* [Task to carry out] Copy out the listing below so that each line matches exactly.

* [Data supplied]
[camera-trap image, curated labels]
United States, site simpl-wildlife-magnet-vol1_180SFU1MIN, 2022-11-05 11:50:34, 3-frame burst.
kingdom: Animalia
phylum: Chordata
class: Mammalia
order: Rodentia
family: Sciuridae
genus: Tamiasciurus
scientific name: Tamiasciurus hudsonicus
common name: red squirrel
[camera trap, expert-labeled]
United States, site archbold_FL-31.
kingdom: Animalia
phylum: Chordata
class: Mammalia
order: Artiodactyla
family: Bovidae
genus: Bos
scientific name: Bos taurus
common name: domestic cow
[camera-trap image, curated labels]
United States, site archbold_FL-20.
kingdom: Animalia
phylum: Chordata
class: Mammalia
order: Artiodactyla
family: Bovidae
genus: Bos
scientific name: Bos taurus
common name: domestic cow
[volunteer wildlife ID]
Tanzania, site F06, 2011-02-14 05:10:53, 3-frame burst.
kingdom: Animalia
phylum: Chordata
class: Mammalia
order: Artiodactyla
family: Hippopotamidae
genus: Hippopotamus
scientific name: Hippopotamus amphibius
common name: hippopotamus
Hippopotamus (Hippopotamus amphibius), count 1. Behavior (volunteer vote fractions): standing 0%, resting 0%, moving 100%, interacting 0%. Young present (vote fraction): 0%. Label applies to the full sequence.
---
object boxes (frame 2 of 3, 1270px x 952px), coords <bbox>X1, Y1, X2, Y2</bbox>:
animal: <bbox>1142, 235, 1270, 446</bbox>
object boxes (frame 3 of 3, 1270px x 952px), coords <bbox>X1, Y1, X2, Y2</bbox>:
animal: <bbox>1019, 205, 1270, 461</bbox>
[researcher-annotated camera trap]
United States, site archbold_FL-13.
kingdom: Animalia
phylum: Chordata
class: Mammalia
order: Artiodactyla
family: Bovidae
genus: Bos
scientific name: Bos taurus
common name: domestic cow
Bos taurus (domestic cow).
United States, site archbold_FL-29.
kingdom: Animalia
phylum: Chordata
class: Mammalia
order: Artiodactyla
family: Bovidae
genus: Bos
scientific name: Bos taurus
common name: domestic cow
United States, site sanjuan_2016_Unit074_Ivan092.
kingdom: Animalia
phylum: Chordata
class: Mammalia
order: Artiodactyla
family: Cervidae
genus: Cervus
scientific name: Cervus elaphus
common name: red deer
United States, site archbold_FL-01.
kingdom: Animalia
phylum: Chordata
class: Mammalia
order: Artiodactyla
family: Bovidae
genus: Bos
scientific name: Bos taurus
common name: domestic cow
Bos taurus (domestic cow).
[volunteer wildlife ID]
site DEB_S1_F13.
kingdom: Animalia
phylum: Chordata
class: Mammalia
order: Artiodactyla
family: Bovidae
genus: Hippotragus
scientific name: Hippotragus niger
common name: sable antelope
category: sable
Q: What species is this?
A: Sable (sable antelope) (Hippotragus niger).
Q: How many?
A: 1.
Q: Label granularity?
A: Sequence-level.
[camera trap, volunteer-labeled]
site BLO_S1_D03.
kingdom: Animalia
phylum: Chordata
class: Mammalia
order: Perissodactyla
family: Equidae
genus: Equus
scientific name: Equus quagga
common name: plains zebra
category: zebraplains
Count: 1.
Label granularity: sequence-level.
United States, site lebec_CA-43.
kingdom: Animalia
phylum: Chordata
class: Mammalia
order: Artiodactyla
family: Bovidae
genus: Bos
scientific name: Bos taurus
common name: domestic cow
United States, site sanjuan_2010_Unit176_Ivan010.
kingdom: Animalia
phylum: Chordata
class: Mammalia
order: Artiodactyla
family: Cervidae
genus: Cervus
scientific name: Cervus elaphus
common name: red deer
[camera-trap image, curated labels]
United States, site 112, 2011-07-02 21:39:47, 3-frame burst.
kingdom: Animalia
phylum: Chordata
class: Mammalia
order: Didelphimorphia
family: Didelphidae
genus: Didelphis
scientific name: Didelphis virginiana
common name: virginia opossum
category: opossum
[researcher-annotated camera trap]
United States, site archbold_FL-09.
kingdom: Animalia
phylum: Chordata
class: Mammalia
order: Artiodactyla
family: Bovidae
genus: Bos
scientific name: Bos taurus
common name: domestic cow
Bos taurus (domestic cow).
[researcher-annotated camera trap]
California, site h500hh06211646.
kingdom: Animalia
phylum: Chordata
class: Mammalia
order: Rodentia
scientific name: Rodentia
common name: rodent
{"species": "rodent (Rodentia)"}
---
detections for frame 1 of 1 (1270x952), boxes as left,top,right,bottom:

* [Result for this task]
[camera-trap image, curated labels]
United States, site simpl-wildlife-magnet-vol1_180SFU1MIN, 2022-11-05 11:50:34, 3-frame burst.
kingdom: Animalia
phylum: Chordata
class: Mammalia
order: Rodentia
family: Sciuridae
genus: Tamiasciurus
scientific name: Tamiasciurus hudsonicus
common name: red squirrel
[camera trap, expert-labeled]
United States, site archbold_FL-31.
kingdom: Animalia
phylum: Chordata
class: Mammalia
order: Artiodactyla
family: Bovidae
genus: Bos
scientific name: Bos taurus
common name: domestic cow
[camera-trap image, curated labels]
United States, site archbold_FL-20.
kingdom: Animalia
phylum: Chordata
class: Mammalia
order: Artiodactyla
family: Bovidae
genus: Bos
scientific name: Bos taurus
common name: domestic cow
[volunteer wildlife ID]
Tanzania, site F06, 2011-02-14 05:10:53, 3-frame burst.
kingdom: Animalia
phylum: Chordata
class: Mammalia
order: Artiodactyla
family: Hippopotamidae
genus: Hippopotamus
scientific name: Hippopotamus amphibius
common name: hippopotamus
Hippopotamus (Hippopotamus amphibius), count 1. Behavior (volunteer vote fractions): standing 0%, resting 0%, moving 100%, interacting 0%. Young present (vote fraction): 0%. Label applies to the full sequence.
---
object boxes (frame 2 of 3, 1270px x 952px), coords <bbox>X1, Y1, X2, Y2</bbox>:
animal: <bbox>1142, 235, 1270, 446</bbox>
object boxes (frame 3 of 3, 1270px x 952px), coords <bbox>X1, Y1, X2, Y2</bbox>:
animal: <bbox>1019, 205, 1270, 461</bbox>
[researcher-annotated camera trap]
United States, site archbold_FL-13.
kingdom: Animalia
phylum: Chordata
class: Mammalia
order: Artiodactyla
family: Bovidae
genus: Bos
scientific name: Bos taurus
common name: domestic cow
Bos taurus (domestic cow).
United States, site archbold_FL-29.
kingdom: Animalia
phylum: Chordata
class: Mammalia
order: Artiodactyla
family: Bovidae
genus: Bos
scientific name: Bos taurus
common name: domestic cow
United States, site sanjuan_2016_Unit074_Ivan092.
kingdom: Animalia
phylum: Chordata
class: Mammalia
order: Artiodactyla
family: Cervidae
genus: Cervus
scientific name: Cervus elaphus
common name: red deer
United States, site archbold_FL-01.
kingdom: Animalia
phylum: Chordata
class: Mammalia
order: Artiodactyla
family: Bovidae
genus: Bos
scientific name: Bos taurus
common name: domestic cow
Bos taurus (domestic cow).
[volunteer wildlife ID]
site DEB_S1_F13.
kingdom: Animalia
phylum: Chordata
class: Mammalia
order: Artiodactyla
family: Bovidae
genus: Hippotragus
scientific name: Hippotragus niger
common name: sable antelope
category: sable
Q: What species is this?
A: Sable (sable antelope) (Hippotragus niger).
Q: How many?
A: 1.
Q: Label granularity?
A: Sequence-level.
[camera trap, volunteer-labeled]
site BLO_S1_D03.
kingdom: Animalia
phylum: Chordata
class: Mammalia
order: Perissodactyla
family: Equidae
genus: Equus
scientific name: Equus quagga
common name: plains zebra
category: zebraplains
Count: 1.
Label granularity: sequence-level.
United States, site lebec_CA-43.
kingdom: Animalia
phylum: Chordata
class: Mammalia
order: Artiodactyla
family: Bovidae
genus: Bos
scientific name: Bos taurus
common name: domestic cow
United States, site sanjuan_2010_Unit176_Ivan010.
kingdom: Animalia
phylum: Chordata
class: Mammalia
order: Artiodactyla
family: Cervidae
genus: Cervus
scientific name: Cervus elaphus
common name: red deer
[camera-trap image, curated labels]
United States, site 112, 2011-07-02 21:39:47, 3-frame burst.
kingdom: Animalia
phylum: Chordata
class: Mammalia
order: Didelphimorphia
family: Didelphidae
genus: Didelphis
scientific name: Didelphis virginiana
common name: virginia opossum
category: opossum
[researcher-annotated camera trap]
United States, site archbold_FL-09.
kingdom: Animalia
phylum: Chordata
class: Mammalia
order: Artiodactyla
family: Bovidae
genus: Bos
scientific name: Bos taurus
common name: domestic cow
Bos taurus (domestic cow).
[researcher-annotated camera trap]
California, site h500hh06211646.
kingdom: Animalia
phylum: Chordata
class: Mammalia
order: Rodentia
scientific name: Rodentia
common name: rodent
{"species": "rodent (Rodentia)"}
---
detections for frame 1 of 1 (1270x952), boxes as left,top,right,bottom:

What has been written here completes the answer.